#### [Extract provided]
---
Observations of Feedback from Radio-Quiet Quasars: I. Extents and Morphologies of Ionized Gas Nebulae

TL;DR

This study uses Gemini IFU observations to reveal that radio-quiet quasars at z~0.5 are surrounded by large, round, ionized gas nebulae with consistent size-luminosity relations, indicating feedback effects from the central black holes.

Contribution

It provides the first detailed analysis of ionized gas extents and morphologies around radio-quiet quasars, revealing uniform, round nebulae and a universal size-luminosity relationship.

Findings

Extended ionized gas nebulae detected in all quasars

Nebulae are nearly perfectly round and large (~28 kpc)

A flat size-luminosity relation for [O III] nebulae

Abstract

Black hole feedback -- the strong interaction between the energy output of supermassive black holes and their surrounding environments -- is routinely invoked to explain the absence of overly luminous galaxies, the black hole vs. bulge correlations and the similarity of black hole accretion and star formation histories. Yet direct probes of this process in action are scarce and limited to small samples of active nuclei. We present Gemini IFU observations of the distribution of ionized gas around luminous, obscured, radio-quiet (RQ) quasars at z~0.5. We detect extended ionized gas nebulae via [O III]5007 emission in every case, with a mean diameter of 28 kpc. These nebulae are nearly perfectly round. The regular morphologies of nebulae around RQ quasars are in striking contrast with lumpy or elongated nebulae seen around radio galaxies at low and high redshifts. We present the uniformly measured size-luminosity relationship of [O III] nebulae around Seyfert 2 galaxies and type 2 quasars spanning 6 orders of magnitude in luminosity and confirm the flat slope of the correlation (R ~ L^{0.25+/-0.02}). We find a universal behavior of the [O III]/H-beta ratio in our entire RQ quasar sample: it persists at a constant value (~10) in the central regions, until reaching a "break" isophotal radius ranging from 4 to 11 kpc where it starts to decrease. We propose a model of clumpy nebulae in which clouds that produce line emission transition from being ionization-bounded at small distances from the quasar to being matter-bounded in the outer parts of the nebula, which qualitatively explains the observed line ratio and surface brightness profiles. It is striking that we see such smooth and round large-scale gas nebulosities in this sample, which are inconsistent with illuminated merger debris and which we suggest may be the signature of accretion energy from the nucleus reaching gas at large scales.
---
#### [Task brief]
Copy word for word everything in the radio-quiet quasar summary above, from "Observations of Feedback" down to "central black holes.".
---
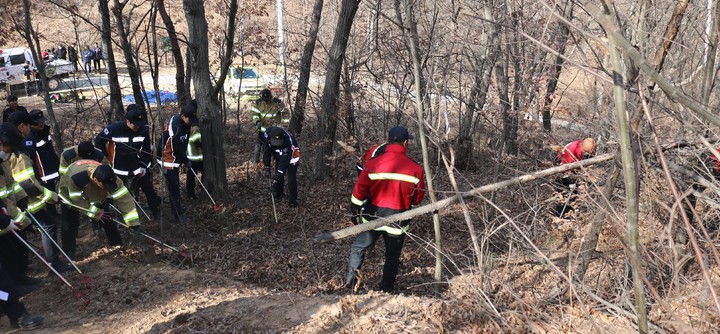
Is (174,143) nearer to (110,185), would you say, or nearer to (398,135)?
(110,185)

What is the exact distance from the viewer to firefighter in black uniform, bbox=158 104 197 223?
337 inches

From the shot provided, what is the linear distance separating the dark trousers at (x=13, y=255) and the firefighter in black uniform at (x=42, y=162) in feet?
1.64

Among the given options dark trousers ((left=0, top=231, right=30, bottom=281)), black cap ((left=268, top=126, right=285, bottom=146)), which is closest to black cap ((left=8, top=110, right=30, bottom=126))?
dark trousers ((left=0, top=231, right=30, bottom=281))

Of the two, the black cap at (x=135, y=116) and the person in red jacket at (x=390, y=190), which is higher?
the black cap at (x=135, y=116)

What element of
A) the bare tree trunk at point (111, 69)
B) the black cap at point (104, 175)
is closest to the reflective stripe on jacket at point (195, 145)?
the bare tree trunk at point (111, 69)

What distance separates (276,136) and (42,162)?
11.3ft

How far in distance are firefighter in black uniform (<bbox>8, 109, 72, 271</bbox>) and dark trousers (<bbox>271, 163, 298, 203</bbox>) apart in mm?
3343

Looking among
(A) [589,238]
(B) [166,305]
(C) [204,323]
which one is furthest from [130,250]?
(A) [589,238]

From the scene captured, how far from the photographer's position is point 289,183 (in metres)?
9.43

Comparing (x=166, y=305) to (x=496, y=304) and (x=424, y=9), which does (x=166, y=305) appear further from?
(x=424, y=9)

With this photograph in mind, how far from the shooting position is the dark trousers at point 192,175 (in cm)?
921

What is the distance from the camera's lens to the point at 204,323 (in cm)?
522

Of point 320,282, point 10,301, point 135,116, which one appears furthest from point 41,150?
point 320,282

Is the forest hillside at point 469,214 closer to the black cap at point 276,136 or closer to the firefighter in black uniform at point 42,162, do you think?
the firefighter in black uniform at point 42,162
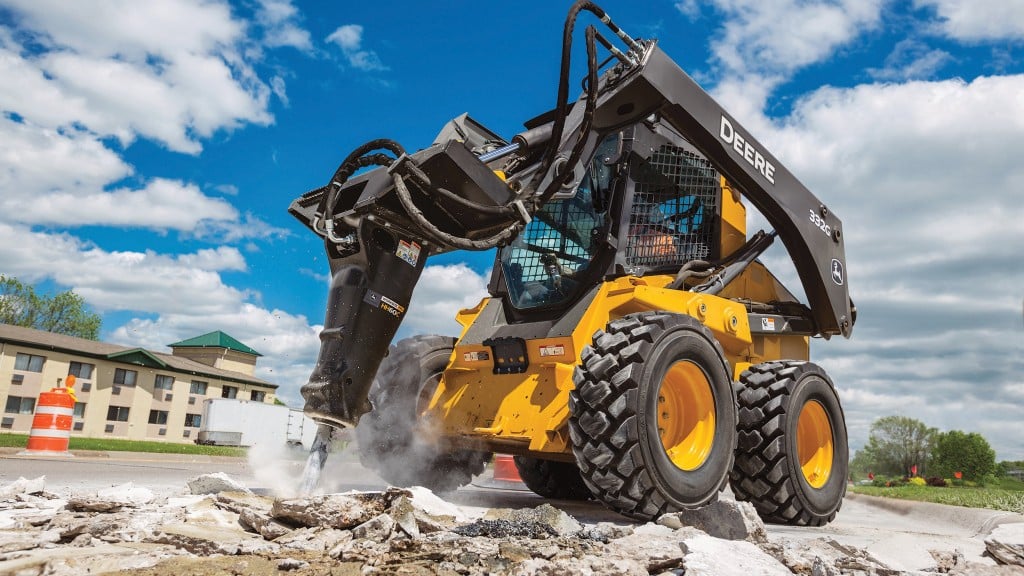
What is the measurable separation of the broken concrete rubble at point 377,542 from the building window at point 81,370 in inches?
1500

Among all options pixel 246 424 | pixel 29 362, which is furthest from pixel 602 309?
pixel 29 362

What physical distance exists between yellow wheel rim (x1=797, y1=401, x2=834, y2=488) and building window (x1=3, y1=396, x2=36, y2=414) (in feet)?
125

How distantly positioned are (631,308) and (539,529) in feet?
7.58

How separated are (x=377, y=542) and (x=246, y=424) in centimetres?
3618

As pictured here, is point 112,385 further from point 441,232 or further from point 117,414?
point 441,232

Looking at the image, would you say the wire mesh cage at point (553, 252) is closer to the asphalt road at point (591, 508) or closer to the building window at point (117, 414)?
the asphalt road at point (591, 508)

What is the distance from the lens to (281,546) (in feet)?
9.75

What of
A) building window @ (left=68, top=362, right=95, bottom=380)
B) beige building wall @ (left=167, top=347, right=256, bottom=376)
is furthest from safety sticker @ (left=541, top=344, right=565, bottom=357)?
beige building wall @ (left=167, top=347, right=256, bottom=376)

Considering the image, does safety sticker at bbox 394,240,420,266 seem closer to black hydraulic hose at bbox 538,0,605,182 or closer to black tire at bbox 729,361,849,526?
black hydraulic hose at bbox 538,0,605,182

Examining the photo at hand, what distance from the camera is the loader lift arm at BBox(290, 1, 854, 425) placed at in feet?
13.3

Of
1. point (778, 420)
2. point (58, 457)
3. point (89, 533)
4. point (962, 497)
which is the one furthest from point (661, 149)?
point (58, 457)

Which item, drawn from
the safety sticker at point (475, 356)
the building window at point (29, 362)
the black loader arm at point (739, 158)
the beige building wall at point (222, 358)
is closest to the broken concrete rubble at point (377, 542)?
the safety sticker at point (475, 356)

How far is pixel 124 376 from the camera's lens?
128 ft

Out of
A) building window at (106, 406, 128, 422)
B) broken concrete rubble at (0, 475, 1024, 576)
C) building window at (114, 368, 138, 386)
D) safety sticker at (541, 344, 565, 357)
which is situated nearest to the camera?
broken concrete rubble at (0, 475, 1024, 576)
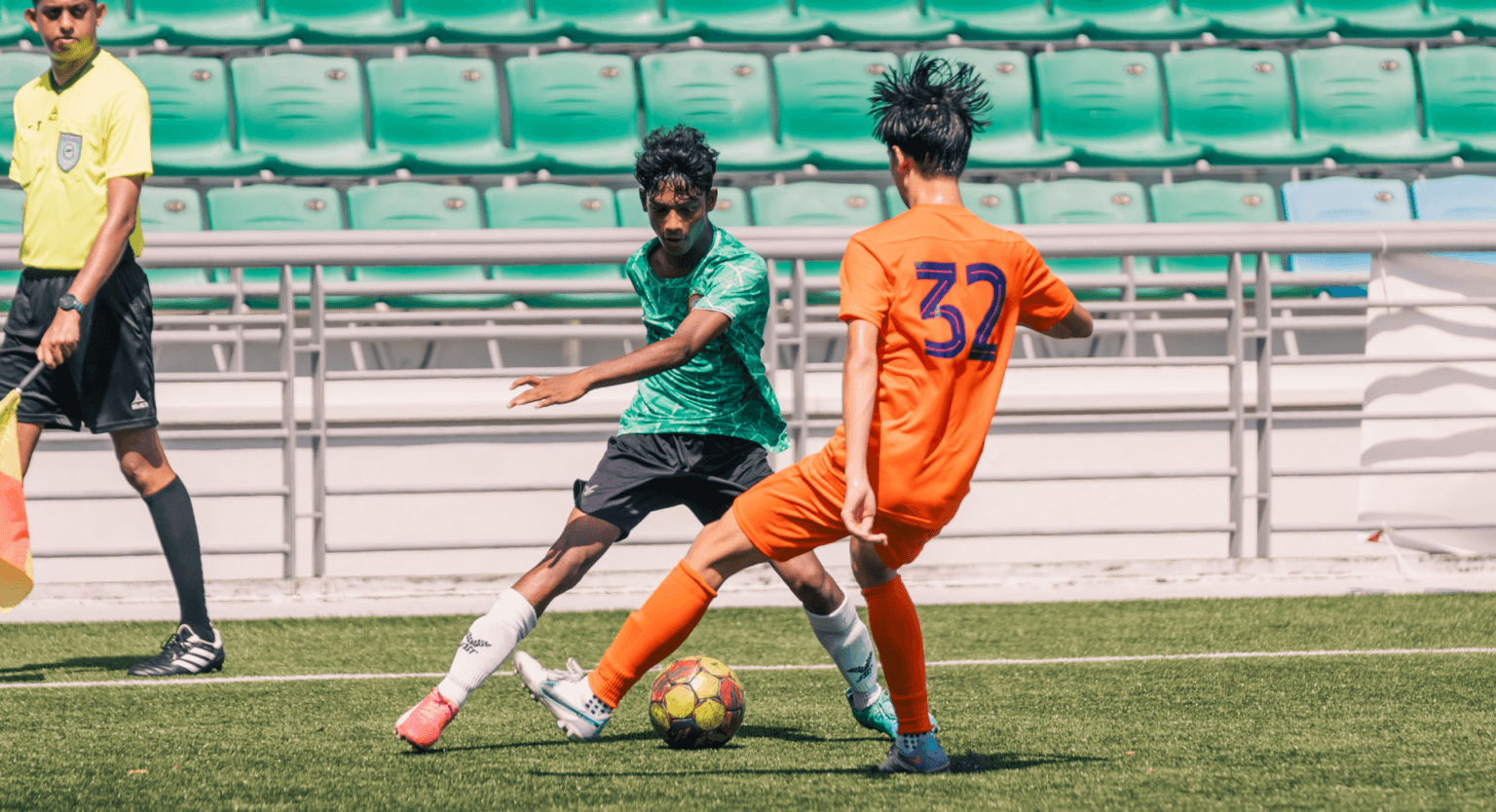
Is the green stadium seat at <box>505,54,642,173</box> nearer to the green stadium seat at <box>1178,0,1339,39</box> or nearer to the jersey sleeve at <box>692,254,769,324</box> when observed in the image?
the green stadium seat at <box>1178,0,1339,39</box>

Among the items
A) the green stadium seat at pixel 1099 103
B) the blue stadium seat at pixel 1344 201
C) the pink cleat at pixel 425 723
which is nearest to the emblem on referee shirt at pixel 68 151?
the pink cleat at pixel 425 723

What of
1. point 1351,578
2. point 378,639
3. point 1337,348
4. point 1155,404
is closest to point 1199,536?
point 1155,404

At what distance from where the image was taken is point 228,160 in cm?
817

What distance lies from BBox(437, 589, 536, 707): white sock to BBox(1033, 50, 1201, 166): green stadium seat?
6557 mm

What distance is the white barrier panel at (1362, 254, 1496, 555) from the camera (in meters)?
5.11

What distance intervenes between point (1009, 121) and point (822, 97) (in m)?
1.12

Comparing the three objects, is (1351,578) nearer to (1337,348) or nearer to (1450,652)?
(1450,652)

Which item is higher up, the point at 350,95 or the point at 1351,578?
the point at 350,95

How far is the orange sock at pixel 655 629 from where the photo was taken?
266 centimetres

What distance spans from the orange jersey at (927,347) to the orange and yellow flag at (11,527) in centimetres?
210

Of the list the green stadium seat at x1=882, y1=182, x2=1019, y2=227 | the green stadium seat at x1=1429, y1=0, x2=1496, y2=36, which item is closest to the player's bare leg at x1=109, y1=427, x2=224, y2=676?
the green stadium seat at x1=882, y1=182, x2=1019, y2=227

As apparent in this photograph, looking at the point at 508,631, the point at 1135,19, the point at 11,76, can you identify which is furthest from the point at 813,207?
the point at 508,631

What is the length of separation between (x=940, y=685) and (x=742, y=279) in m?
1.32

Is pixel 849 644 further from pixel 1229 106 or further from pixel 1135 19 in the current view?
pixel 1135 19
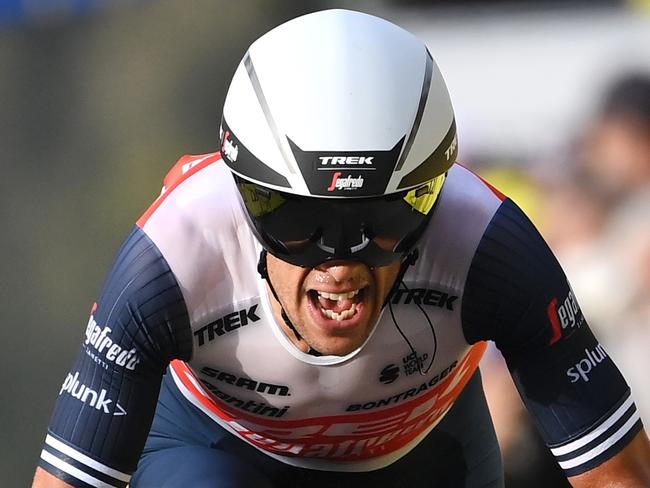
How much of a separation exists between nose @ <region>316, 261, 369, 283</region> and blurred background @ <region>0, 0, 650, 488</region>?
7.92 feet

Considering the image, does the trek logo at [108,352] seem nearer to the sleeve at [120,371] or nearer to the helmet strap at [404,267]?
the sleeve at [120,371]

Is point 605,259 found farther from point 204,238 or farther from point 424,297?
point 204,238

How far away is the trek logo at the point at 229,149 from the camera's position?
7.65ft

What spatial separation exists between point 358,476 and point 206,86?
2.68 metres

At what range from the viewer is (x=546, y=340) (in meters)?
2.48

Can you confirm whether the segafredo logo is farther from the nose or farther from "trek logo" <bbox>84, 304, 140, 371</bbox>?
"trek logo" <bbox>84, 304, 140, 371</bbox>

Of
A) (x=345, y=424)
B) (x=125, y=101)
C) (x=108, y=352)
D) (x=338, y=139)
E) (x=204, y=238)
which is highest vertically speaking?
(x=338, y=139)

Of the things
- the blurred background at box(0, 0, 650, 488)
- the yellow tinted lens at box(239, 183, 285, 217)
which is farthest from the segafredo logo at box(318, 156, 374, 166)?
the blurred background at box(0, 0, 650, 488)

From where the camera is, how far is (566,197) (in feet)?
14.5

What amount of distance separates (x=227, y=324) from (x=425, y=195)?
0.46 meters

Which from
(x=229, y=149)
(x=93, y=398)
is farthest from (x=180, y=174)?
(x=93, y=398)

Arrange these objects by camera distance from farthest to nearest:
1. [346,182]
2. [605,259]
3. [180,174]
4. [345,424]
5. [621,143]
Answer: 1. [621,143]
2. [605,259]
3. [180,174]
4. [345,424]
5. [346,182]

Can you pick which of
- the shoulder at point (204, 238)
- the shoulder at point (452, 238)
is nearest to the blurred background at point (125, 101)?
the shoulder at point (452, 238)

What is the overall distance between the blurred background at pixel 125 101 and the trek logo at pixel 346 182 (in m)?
---
#### [Finished exercise]
Observations of Feedback from Radio-Quiet Quasars: I. Extents and Morphologies of Ionized Gas Nebulae

TL;DR

This study uses Gemini IFU observations to reveal that radio-quiet quasars at z~0.5 are surrounded by large, round, ionized gas nebulae with consistent size-luminosity relations, indicating feedback effects from the central black holes.